Use the templates repository for boilerplate code.
Apache Spark
- Download Apache Spark from the [Spark website][sprk]. You want the latest Spark version (currently 2.1.0), pre-built for Hadoop 2.7 and later, choosing a direct download. This should give you a file named
spark-2.1.0-bin-hadoop2.7.tgz
. Extract this file.
Open the pyspark
shell, issuing the command
/path/to/spark-2.1.0-bin-hadoop2.7/bin/pyspark
Make sure you have the spark context sc
available and can issue simple commands like sc.parallelize(range(10))
. 3. Now try to run Spark in a Jupyter Notebook issuing in your shell (Mac/Linux, if you're on Windows the best option is to run a VM)
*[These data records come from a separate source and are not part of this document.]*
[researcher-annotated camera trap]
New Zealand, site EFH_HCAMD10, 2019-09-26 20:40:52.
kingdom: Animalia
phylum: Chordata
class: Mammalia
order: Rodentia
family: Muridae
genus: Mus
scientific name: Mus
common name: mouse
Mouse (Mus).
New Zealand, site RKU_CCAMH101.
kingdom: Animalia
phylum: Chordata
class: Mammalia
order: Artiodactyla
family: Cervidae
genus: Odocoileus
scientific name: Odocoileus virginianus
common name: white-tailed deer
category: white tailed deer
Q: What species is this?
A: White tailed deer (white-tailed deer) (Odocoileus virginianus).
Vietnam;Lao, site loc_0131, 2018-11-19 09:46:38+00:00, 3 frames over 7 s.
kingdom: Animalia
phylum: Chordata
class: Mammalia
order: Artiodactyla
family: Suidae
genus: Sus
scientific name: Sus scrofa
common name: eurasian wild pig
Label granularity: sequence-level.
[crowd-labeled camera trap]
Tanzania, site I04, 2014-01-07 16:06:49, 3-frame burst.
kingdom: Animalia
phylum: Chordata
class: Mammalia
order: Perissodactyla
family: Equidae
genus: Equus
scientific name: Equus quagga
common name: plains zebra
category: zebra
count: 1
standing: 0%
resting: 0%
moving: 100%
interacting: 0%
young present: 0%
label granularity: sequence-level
export PYSPARK_DRIVER_PYTHON=jupyter
export PYSPARK_DRIVER_PYTHON_OPTS=notebook
/path/to/spark-2.1.0-bin-hadoop2.7/bin/pyspark
- Write a distance metric for points represented by arbitrary-length arrays (e.g. using the 2-norm \(d(x,y) = \|x-y\|_2\).
- Write a function that, given a RDD containing records of the form
[k, (X1, X2, ...)]
, returns a transformed RDD such that all columns Xi
have zero mean and unit variance. Assume that each value (X1, X2, ...)
of the RDD is a numpy
array.
- Implement a K-Nearest neighbor classifier in Spark. Your input is a RDD containing records of the form [l, y], an integer k and a point
- Write a function that finds the k closest y to x in the RDD according the metric passed as argument and returns the average value for l of those.
Python (if covered in class)
- Write a function returning the unique elements from a iterable (e.g. list, tuple or similar).
- Write a generator returning the first \(N + 1\) elements of the Fibonacci series given starting with values \(k_0\) and \(k_1\), such that \[k_i = k_{i-1} + k_{i-2},\quad i = 2, \ldots, N\].
- Write a function that calls another function
f
passed as argument to yours. It should try to call f
and return the result, or None
if f
raises a ValueError
. Any other error should be ignored.